=== Passage shown ===

MutableDecimal: 100%

System.Number: 98.2% (the 1.8% are paths that are unreachable in System.Memory but may be reachable in ProjectN where this code came from. I did not bother to analyze the much larger Project N codebase and I don't want to introduce unnecessary diffs here.)

System.NumberBuffer: 45.4% (the remaining 55.6% is the ToString() method which only exists so that NumberBuffer displays nicely in the debugger.)

StandardFormat: 100%

ahsonkhan · 2017-11-06T23:01:25Z

src/System.Memory/tests/ParsersAndFormatters/Parser/ParserTests.2gbOverflow.cs

+            IntPtr pMemory;
+            try
+            {
+                pMemory = Marshal.AllocHGlobal(int.MaxValue);


Use AllocationHelper? https://github.com/dotnet/corefx/blob/master/src/System.Memory/tests/AllocationHelper.cs

ahsonkhan · 2017-11-06T23:02:18Z

src/System.Memory/tests/ParsersAndFormatters/Parser/ParserTests.2gbOverflow.cs

+
+        [Fact]
+        [OuterLoop]
+        public static void TestParser2GiBOverflow()


Only run such tests on Windows/OSX. See https://github.com/dotnet/corefx/blob/master/src/System.Memory/tests/Span/Clear.cs#L236

As it stands right now, it's not specific to Windows...

I was suggesting excluding running this test on Linux. We have seen an issue in the past with trying to use OOM exception to skip allocation on Linux:

On Linux, the allocation can succeed even if there is not enough memory but then the test may get killed by the OOM killer at the time the memory is accessed which triggers the full memory allocation.

ahsonkhan · 2017-11-06T23:06:47Z

src/System.Memory/tests/ParsersAndFormatters/TestException.cs

+// Intentionally placed in the global namespace so that we don't have to see an annoying long type name
+// in the xunit output.
+//
+internal sealed class TestException : Exception


This is general purpose and can potentially be used in other tests too. Move this up to src/System.Memory/tests.

ahsonkhan · 2017-11-06T23:10:04Z

src/System.Memory/tests/Performance/Perf.Utf8Parser.cs

+        [InlineData("12837467")] // standard parse
+        [InlineData("-2147483648")] // min value
+        [InlineData("2147483647")] // max value
+        private static void ParserInt32(string text)


What about adding baseline to compare performance against int.TryParse?

=== Supplied entries ===
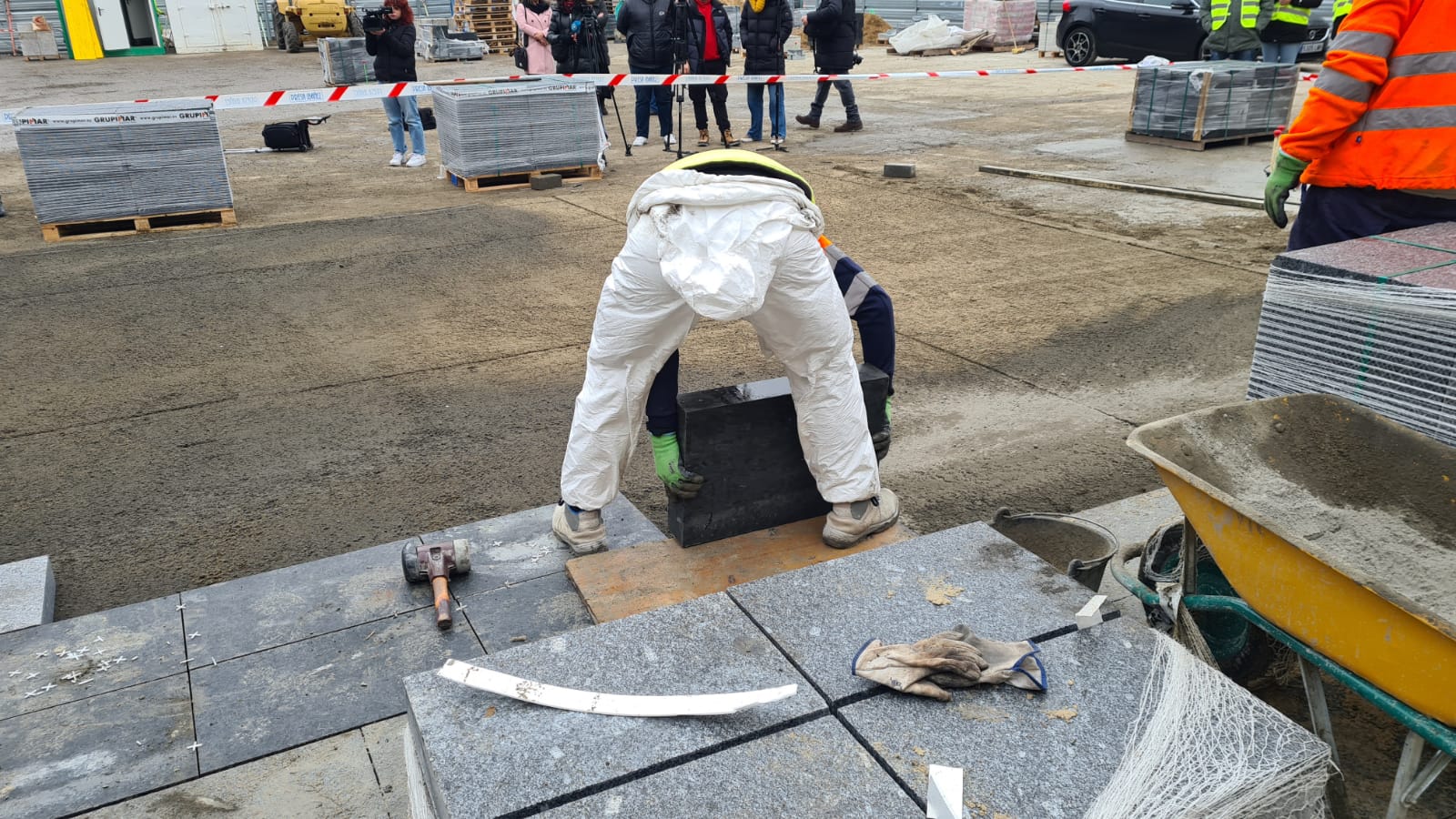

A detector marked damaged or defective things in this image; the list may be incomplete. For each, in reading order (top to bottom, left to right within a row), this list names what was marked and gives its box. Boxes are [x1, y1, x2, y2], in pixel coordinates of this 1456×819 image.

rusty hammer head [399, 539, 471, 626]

--

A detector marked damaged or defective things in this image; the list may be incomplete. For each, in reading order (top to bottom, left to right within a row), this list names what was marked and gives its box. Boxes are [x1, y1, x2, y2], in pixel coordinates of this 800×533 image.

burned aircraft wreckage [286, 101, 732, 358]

==

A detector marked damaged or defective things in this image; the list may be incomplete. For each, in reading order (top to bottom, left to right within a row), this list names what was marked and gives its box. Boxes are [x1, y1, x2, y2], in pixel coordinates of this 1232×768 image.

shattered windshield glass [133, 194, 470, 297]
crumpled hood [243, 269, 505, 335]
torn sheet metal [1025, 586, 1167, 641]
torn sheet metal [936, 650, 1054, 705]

=== Work order 1 ===
From the review thread, list every name at the top that has a percentage next to it, along with that percentage.
=== Work order 2 ===
Write out the part of the review thread that opens with the words containing "This is general" and closes with "void ParserInt32(string text)".

=== Task response 1 ===
MutableDecimal: 100%
System.Number: 98.2%
System.NumberBuffer: 45.4%
StandardFormat: 100%

=== Task response 2 ===
This is general purpose and can potentially be used in other tests too. Move this up to src/System.Memory/tests.

ahsonkhan · 2017-11-06T23:10:04Z

src/System.Memory/tests/Performance/Perf.Utf8Parser.cs

+        [InlineData("12837467")] // standard parse
+        [InlineData("-2147483648")] // min value
+        [InlineData("2147483647")] // max value
+        private static void ParserInt32(string text)